Because opaque identifiers contain fewer clues about their formation, certain properties can help mitigate transcription problems. Do they have check characters? Are they so long that they are difficult to copy and paste? Are there letters that could be mistaken for digits? Are internal hyphens that text formatters might insert ignorable? Useful in this regard may be software tools for generating and resolving identifiers, such as NOID (nice opaque identifiers, available open-source). More discussion of ways to harden general URLs against some known age-related disorders may be found in reading about ARK identifiers, which are URLs with embedded protocol-independent identifiers and conventions for returning descriptive and policy metadata.
No successor
If a provider can no longer serve a set of objects and there is no successor provider for them to move to, the identifier is guaranteed to break. The more vulnerable a provider organization is to ceasing operations, the more important it is to have a successor agreement. Moreover, unless rights restrictions are loose enough to allow a successor to hold and serve the objects, absent extraordinary changes in our legal environment, those objects will effectively disappear when the original provider disappears.

The N2T consortium supplies an excellent forum in which to look for a successor. If none can be found, or if a specific object simply doesn't exist, the consortium encourages providers to return a standard "tombstone" page and a status code communicating to users and automated processes (such as link validators and crawlers) that the object is no longer available. Not every successor organization will immediately have the funding to provide all of its predecessor's services, which may have included full object access. The consortium will encourage, however, that within a reasonable time the successor be able to set up automated services that at least recognize inherited names and provide access to limited metadata for them.
Misplaced faith in technology
Some organizations believe that using a so-called persistent identifier system will make their names more stable – even if only a little more stable – than with ordinary URLs. Actually the opposite may be true, primarily because they will be completely dependent on a special-purpose software infrastructure, perhaps complex and proprietary, that itself becomes a liability to persistence. We in the cultural memory community are fortunate that web browsers and the general Internet infrastructure (Apache, DNS, etc.) will be repaired by many other larger and better-funded communities before we notice they've broken.

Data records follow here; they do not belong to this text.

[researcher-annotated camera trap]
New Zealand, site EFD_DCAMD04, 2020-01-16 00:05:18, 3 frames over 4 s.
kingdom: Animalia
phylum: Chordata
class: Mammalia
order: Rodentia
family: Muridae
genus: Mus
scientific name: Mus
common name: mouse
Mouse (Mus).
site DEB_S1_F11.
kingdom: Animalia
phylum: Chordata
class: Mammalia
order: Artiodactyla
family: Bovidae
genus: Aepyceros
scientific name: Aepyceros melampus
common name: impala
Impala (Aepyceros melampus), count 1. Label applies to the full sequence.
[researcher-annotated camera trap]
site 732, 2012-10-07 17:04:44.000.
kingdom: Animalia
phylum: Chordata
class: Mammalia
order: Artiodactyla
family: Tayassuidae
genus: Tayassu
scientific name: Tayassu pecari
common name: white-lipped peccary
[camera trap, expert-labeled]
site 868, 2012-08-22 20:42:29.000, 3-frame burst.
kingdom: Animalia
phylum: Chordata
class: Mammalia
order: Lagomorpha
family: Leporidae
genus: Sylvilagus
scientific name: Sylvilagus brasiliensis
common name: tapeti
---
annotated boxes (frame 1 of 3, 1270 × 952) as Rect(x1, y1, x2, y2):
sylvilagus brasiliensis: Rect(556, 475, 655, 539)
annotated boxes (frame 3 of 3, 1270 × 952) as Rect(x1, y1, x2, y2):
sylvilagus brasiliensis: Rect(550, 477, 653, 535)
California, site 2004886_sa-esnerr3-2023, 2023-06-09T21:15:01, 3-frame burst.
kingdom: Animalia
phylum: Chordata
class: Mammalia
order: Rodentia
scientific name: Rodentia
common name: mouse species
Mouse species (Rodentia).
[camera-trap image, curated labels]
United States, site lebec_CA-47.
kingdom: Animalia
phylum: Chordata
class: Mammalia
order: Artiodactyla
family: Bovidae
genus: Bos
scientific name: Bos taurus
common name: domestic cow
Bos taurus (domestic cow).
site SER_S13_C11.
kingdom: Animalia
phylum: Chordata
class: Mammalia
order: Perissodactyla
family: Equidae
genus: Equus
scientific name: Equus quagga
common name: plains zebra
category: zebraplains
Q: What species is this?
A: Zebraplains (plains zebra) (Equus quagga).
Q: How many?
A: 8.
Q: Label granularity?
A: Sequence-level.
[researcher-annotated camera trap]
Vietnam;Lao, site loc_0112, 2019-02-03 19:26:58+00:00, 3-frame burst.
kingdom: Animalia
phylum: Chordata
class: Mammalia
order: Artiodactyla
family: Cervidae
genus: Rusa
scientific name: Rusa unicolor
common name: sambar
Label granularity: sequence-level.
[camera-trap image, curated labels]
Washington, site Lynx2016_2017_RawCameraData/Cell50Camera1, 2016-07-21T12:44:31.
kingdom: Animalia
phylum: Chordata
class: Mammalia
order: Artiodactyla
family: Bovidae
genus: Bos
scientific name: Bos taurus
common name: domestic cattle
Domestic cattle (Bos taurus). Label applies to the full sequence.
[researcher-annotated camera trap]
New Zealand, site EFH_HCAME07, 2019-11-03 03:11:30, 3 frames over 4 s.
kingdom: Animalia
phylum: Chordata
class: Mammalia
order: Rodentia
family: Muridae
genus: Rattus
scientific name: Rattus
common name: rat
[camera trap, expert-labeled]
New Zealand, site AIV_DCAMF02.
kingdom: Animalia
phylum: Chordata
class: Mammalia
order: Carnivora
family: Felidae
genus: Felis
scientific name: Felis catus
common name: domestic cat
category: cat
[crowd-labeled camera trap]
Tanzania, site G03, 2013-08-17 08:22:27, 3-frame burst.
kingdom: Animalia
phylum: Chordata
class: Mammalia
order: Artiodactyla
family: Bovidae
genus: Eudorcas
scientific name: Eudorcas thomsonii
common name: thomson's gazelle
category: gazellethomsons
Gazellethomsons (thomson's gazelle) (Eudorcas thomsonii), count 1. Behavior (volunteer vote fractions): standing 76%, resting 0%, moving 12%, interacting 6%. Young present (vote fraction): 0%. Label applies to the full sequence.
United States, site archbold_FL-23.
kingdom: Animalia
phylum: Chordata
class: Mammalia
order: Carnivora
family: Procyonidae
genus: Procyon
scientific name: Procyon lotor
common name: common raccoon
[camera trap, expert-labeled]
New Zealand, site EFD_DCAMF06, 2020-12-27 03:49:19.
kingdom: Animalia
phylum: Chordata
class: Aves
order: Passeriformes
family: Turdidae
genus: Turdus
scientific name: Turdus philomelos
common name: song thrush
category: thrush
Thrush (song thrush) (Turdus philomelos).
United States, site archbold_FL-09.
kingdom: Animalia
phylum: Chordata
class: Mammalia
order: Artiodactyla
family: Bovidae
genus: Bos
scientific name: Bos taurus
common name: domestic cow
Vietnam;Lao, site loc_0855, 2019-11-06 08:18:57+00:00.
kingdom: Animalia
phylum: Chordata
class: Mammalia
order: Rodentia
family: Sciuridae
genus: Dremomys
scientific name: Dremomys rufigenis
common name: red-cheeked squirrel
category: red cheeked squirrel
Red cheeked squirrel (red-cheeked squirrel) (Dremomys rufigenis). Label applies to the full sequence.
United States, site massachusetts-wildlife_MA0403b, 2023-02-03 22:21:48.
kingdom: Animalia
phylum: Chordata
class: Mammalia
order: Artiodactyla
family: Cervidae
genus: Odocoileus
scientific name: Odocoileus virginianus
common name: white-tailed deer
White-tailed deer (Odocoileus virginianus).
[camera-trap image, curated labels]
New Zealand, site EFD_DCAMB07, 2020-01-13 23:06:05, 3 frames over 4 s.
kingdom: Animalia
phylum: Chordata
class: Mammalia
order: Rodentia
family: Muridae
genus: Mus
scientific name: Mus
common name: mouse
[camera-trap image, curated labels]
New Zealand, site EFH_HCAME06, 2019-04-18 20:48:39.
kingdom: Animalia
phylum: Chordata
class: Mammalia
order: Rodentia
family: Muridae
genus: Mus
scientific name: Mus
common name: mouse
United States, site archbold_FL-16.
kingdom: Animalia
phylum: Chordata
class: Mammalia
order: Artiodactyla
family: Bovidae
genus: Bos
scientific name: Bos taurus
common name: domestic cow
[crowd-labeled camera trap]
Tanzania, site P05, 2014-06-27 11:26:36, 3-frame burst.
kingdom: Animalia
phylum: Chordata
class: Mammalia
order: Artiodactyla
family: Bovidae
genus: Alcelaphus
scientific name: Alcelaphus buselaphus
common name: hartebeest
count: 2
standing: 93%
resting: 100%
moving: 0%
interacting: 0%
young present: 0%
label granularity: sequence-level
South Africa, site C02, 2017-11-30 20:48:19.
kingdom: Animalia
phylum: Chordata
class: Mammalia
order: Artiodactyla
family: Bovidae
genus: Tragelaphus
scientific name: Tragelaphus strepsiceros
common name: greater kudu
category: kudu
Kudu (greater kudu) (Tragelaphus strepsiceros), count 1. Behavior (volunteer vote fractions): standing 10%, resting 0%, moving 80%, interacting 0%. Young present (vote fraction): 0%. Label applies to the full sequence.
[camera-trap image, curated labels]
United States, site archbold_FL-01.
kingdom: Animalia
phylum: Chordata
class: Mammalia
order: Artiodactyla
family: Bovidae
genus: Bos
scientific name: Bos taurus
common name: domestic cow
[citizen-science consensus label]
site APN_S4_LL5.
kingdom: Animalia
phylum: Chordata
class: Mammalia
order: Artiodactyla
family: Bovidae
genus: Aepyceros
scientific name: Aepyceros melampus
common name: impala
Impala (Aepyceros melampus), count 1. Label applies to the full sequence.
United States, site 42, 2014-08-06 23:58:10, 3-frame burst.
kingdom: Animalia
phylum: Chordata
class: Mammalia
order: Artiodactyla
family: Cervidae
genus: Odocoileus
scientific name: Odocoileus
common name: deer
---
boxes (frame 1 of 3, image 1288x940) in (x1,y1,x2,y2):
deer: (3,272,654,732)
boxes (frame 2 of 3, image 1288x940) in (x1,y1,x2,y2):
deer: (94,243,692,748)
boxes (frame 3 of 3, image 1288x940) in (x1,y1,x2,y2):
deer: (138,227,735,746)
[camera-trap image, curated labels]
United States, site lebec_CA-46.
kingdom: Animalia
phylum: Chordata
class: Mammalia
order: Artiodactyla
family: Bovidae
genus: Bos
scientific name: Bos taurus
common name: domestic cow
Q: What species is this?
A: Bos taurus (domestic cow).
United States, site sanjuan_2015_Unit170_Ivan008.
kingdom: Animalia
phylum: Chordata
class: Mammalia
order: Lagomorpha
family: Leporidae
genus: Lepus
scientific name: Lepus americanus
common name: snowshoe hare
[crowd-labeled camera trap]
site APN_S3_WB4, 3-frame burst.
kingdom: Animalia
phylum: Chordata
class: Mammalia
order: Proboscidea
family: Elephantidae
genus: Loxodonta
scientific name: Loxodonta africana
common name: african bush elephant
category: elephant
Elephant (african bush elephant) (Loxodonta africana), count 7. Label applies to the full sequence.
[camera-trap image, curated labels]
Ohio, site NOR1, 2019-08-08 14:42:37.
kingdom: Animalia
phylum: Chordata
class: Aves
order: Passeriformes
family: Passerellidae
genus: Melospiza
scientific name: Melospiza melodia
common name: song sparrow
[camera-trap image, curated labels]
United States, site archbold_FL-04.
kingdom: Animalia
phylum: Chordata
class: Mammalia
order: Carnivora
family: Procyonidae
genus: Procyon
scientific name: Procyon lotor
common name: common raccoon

On the other hand, any special-purpose infrastructure will be our responsibility to maintain into the future.

Another source of instability with some persistent identifier systems is the requirement to maintain a table of forwarding information for every collection object from the outset. By contrast, with ordinary URLs, a table need only be as large as the number of URLs that have already been moved. Actual table maintenance is an equivalent burden across all identifier schemes, and any organization capable of maintaining a two-column database table can forward their URLs by exporting it periodically as a set of web server redirect directives.

There is no technical reason why an arbitrary name cannot be mapped to an arbitrary object indefinitely. There are, however, important socio-organizational and usability factors that can make continued maintenance of certain names difficult or impossible for our descendants. Often, organizations don't fully understand the costs and responsibilities of long term maintenance. When they do understand, they may conclude that they cannot afford to preserve all, or perhaps any, of their objects. Such understanding is crucial to our society's ability to assess which objects are at risk and what measures may be required to preserve them.